Records excerpted from a collection:
- Opening Delimiter -
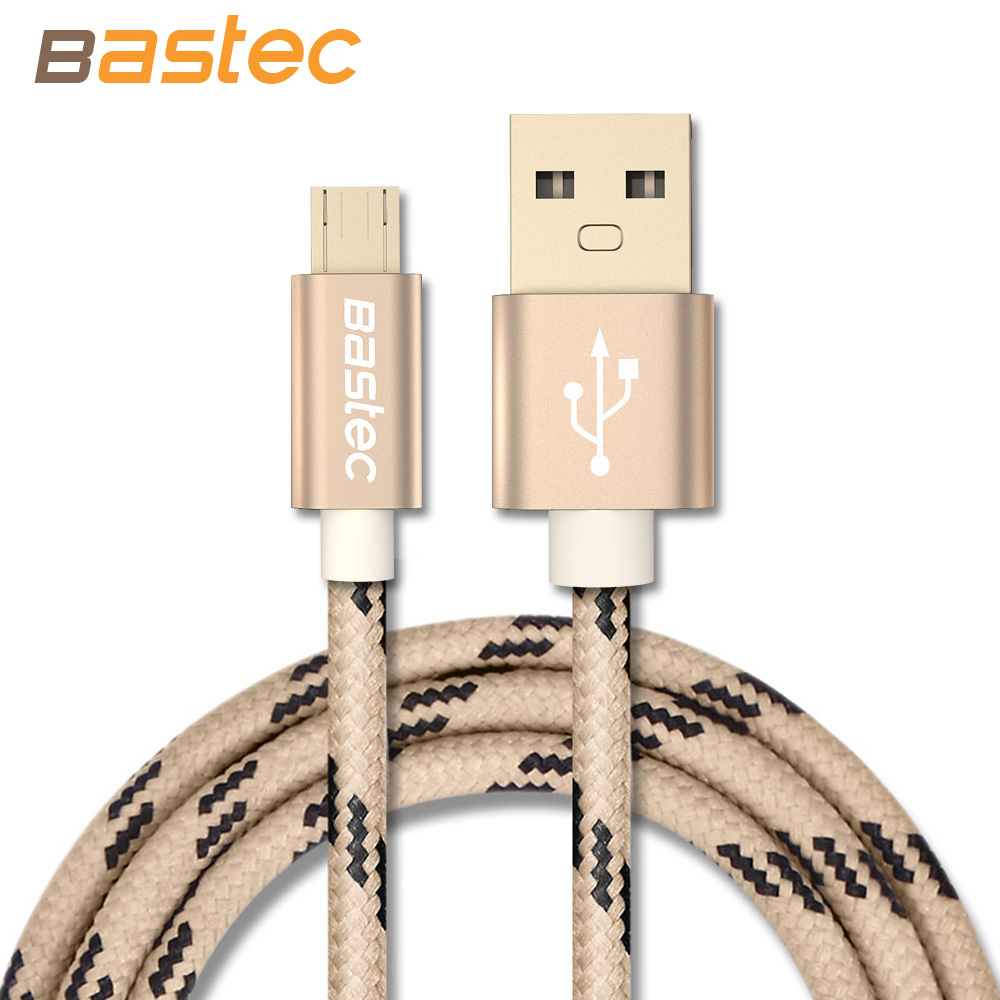 Bastec Original Micro USB Cable with Metal Shell Gold-plated Connector Braided Wire for Samsung / Sony / Xiaomi / Android Phone(China (Mainland))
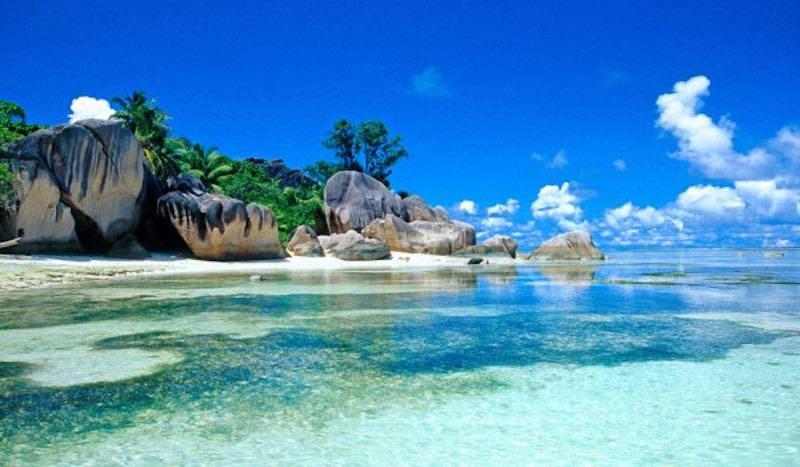 Интересные факты о Сейшельских островах.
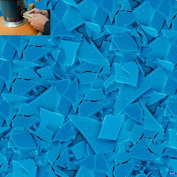 KERR TURQUOISE BLUE FLAKE INJECTION WAX PKG OF 0.5kg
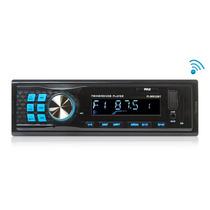 Combo Estereo Bluetooth+parlantes 6 1/2 Marinos+frente Marin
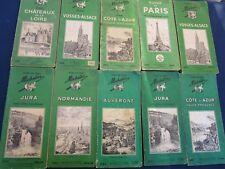 10 Livres Guides vert touristique Pneu MICHELIN Régions de France 1948 à 1963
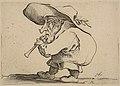 Le Joueur de Flageolet (The Flageolet Player), from Varie Figure Gobbi, suite appelée aussi Les Bossus, Les Pygmées, Les Nains Grotesques (Various Hunchbacked Figures, The Hunchbacks, The Pygmes, The Grotesque Dwarfs) MET DP818534.jpg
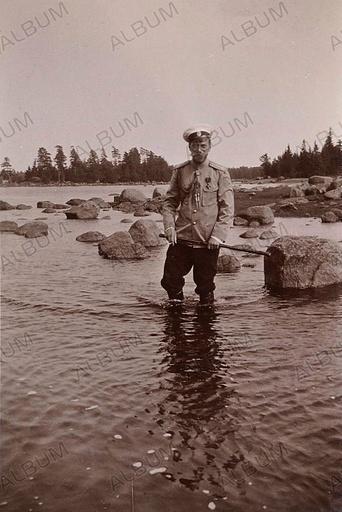Nicholas II of Russia.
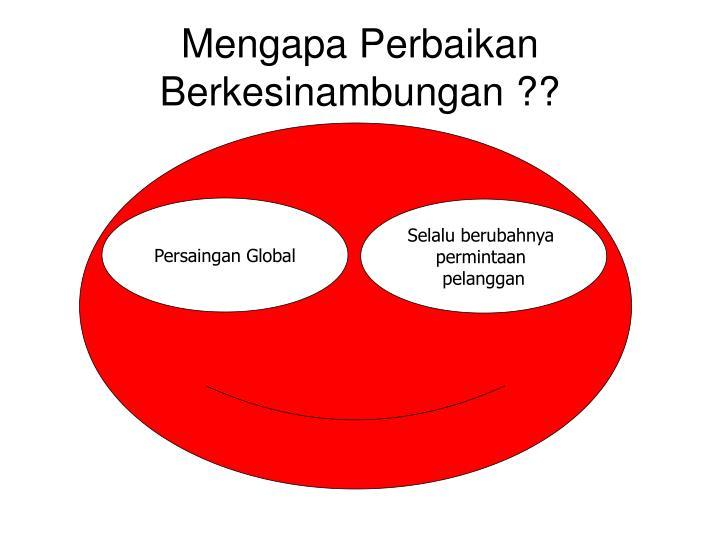 Mengapa Perbaikan Berkesinambungan ??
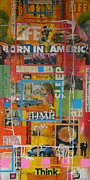 Richard Allen - Born in America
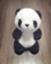 id:watako01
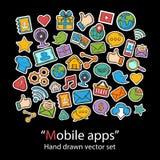 Apps mobili album La toppa di modo badges la raccolta Fotografia Stock Libera da Diritti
- Closing Delimiter -
» EXERCISE DIRECTIONS: Print the entries as they stand, first line through the line holding "Combo Estereo Bluetooth+parlantes", with every picture removed.

» FINAL ANSWER:
 Bastec Original Micro USB Cable with Metal Shell Gold-plated Connector Braided Wire for Samsung / Sony / Xiaomi / Android Phone(China (Mainland))
 Интересные факты о Сейшельских островах.
 KERR TURQUOISE BLUE FLAKE INJECTION WAX PKG OF 0.5kg
 Combo Estereo Bluetooth+parlantes 6 1/2 Marinos+frente Marin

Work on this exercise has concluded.